About 75 women attended “The state of the University for women” at Norris University Center’s Northwestern Room. Women representing NU’s faculty, staff and students gave statements about their respective experiences at NU.
Cara Tuttle Bell, the director of programs for the Women’s Center, said the speakers’ message reinforced the need for Women’s Center programming.
“It’s why we’re here,” Bell said. “It’s why we were created, although 25 years ago that looked very different than it did now. But we think that we have plenty left to do. We’re not at 50 percent everywhere, so we haven’t attained equity.”
Medill senior Kelsey Sheridan, a member of NU College Feminists, spoke positively about many aspects of her NU experience but said the school still has work to do when it comes to gender issues.
“I have always felt that I had an equal place here at Northwestern, at least in an academic setting, and out of class too, women seem to receive great institutional support from the University,” Sheridan said. “But even on this occasion for celebration, it would be irresponsible not to discuss how the University can improve.”
Sheridan discussed the lack of resources for mothers on campus, which provides an “institutional barrier to higher education for moms at Northwestern.”

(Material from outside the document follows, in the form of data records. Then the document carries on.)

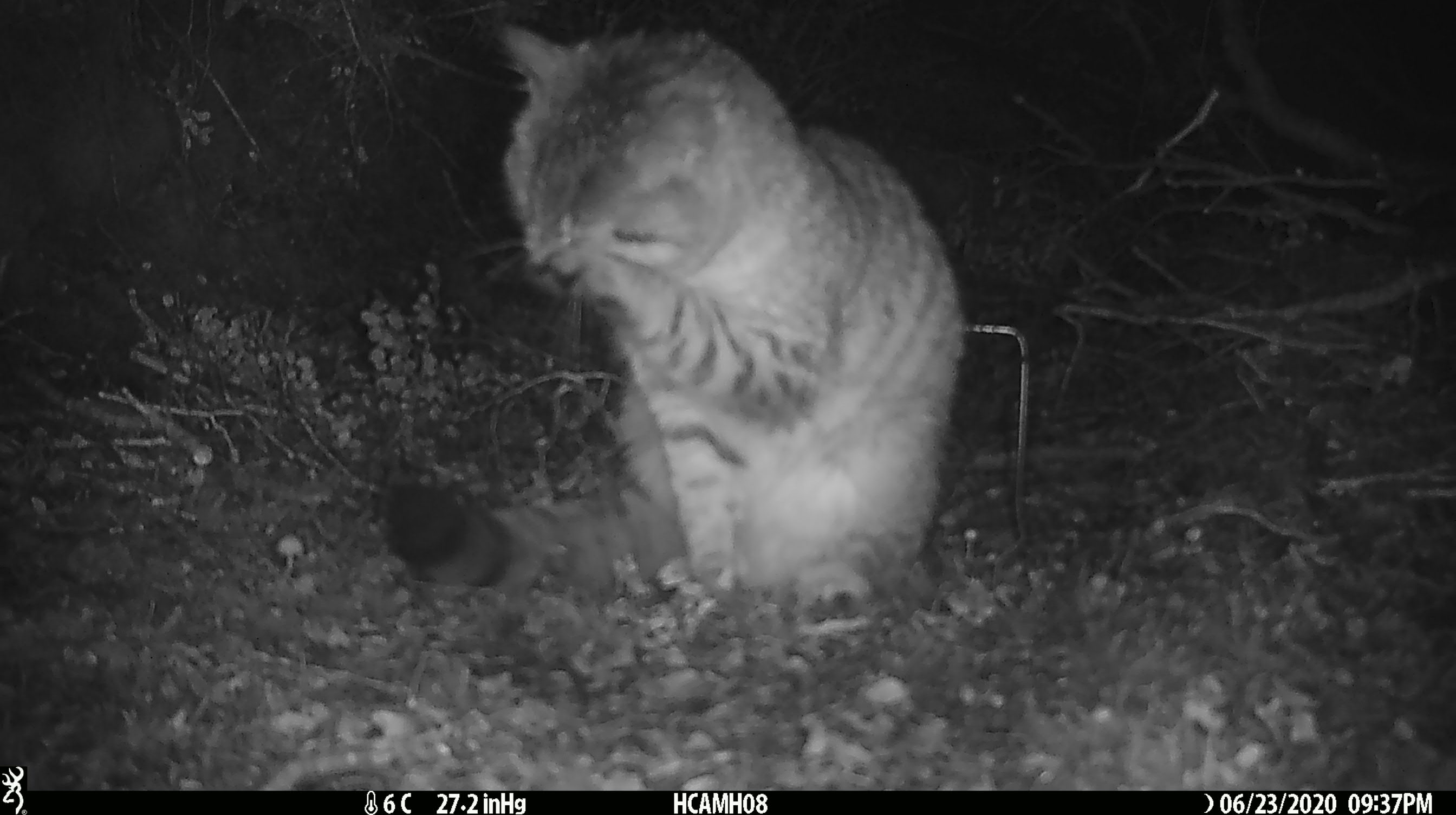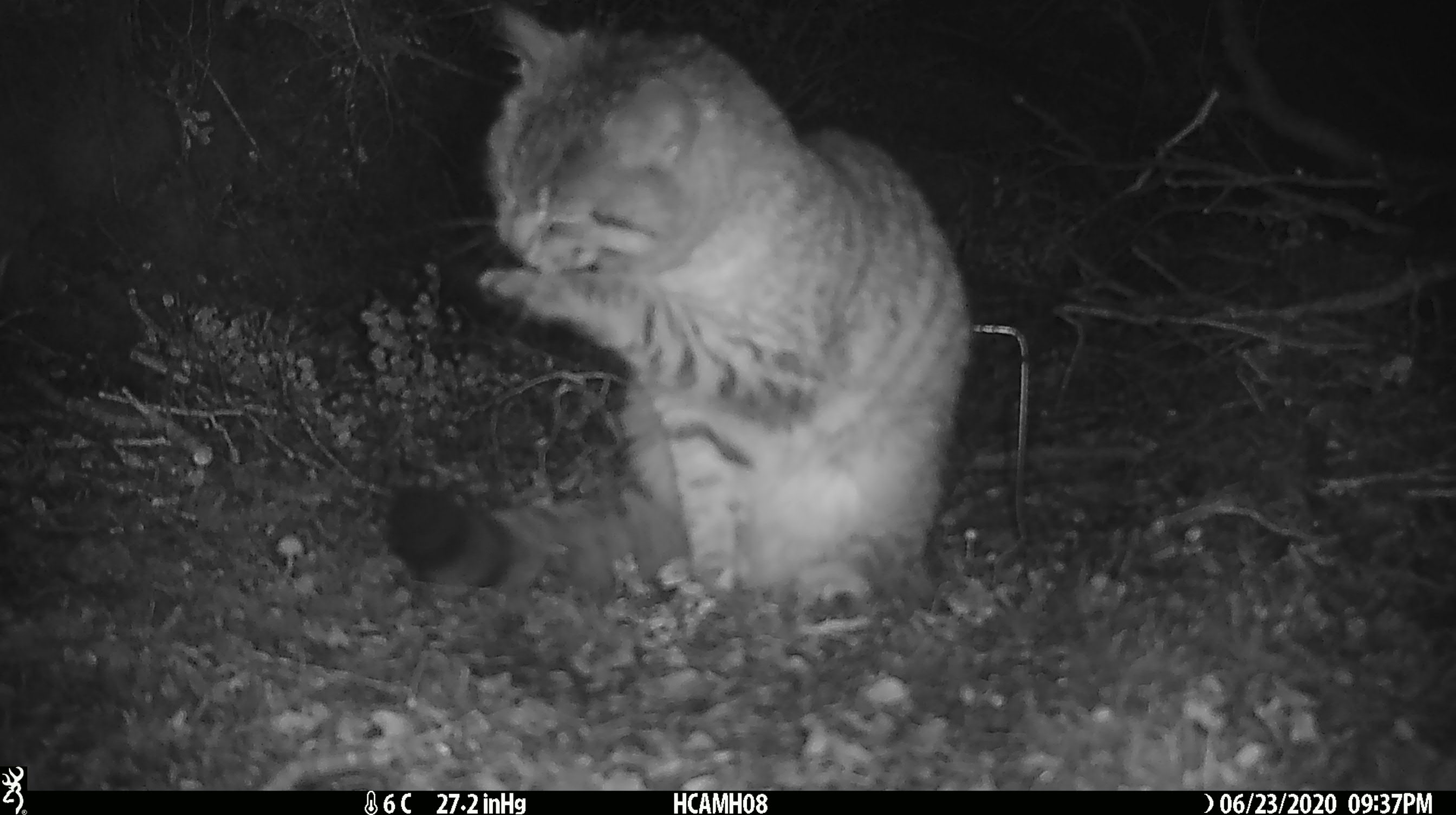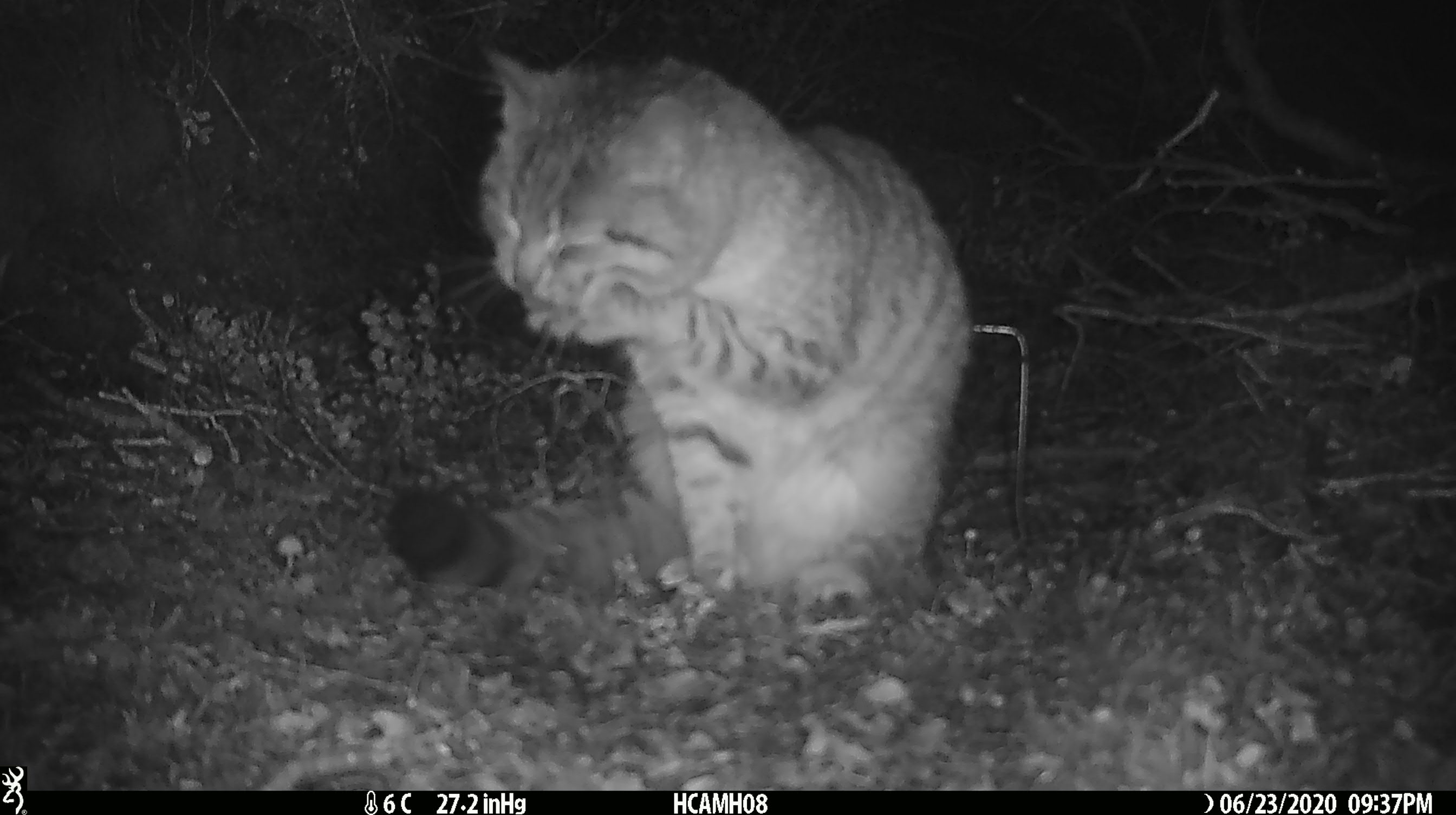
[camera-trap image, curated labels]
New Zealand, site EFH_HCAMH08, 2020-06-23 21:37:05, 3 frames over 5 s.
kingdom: Animalia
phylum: Chordata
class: Mammalia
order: Carnivora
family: Felidae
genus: Felis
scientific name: Felis catus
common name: domestic cat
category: cat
Cat (domestic cat) (Felis catus).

Sheridan also referenced the “microaggressions” committed on campus against female students.
Psychology Prof. Alice Eagly shared a presentation with a number of statistics on the state of gender diversity at NU. Eagly said 50 percent of NU’s deans are women but just 19 percent of department chairs are female. Twenty-eight percent of tenured and tenure-track faculty are female, up from 16 percent in 1986.
Eagly said compared to NU’s peer institutions in the Ivy League and the Big Ten, “it looks like 28 percent is not outstanding.”
Renee Redd, the director of the Women’s Center, said the fact that the Women’s Center has gotten as far as it has is an accomplishment in itself.
“The fact that we established the Women’s Center in 1986 is quite an advancement,” Redd said. “Most of those Women’s Centers (at other schools) predominantly serve students, but I think it’s a really nice benefit that we serve students, staff and faculty.”
Bell said the Women’s Center invited women in different positions on campus to speak Thursday to reflect the diversity of women the center aims to serve.
“We are a Women’s Center that serves all three of those groups, so we always are trying to do that,” she said. “For a closing of the 25th anniversary year, we were speaking to each of those audiences.”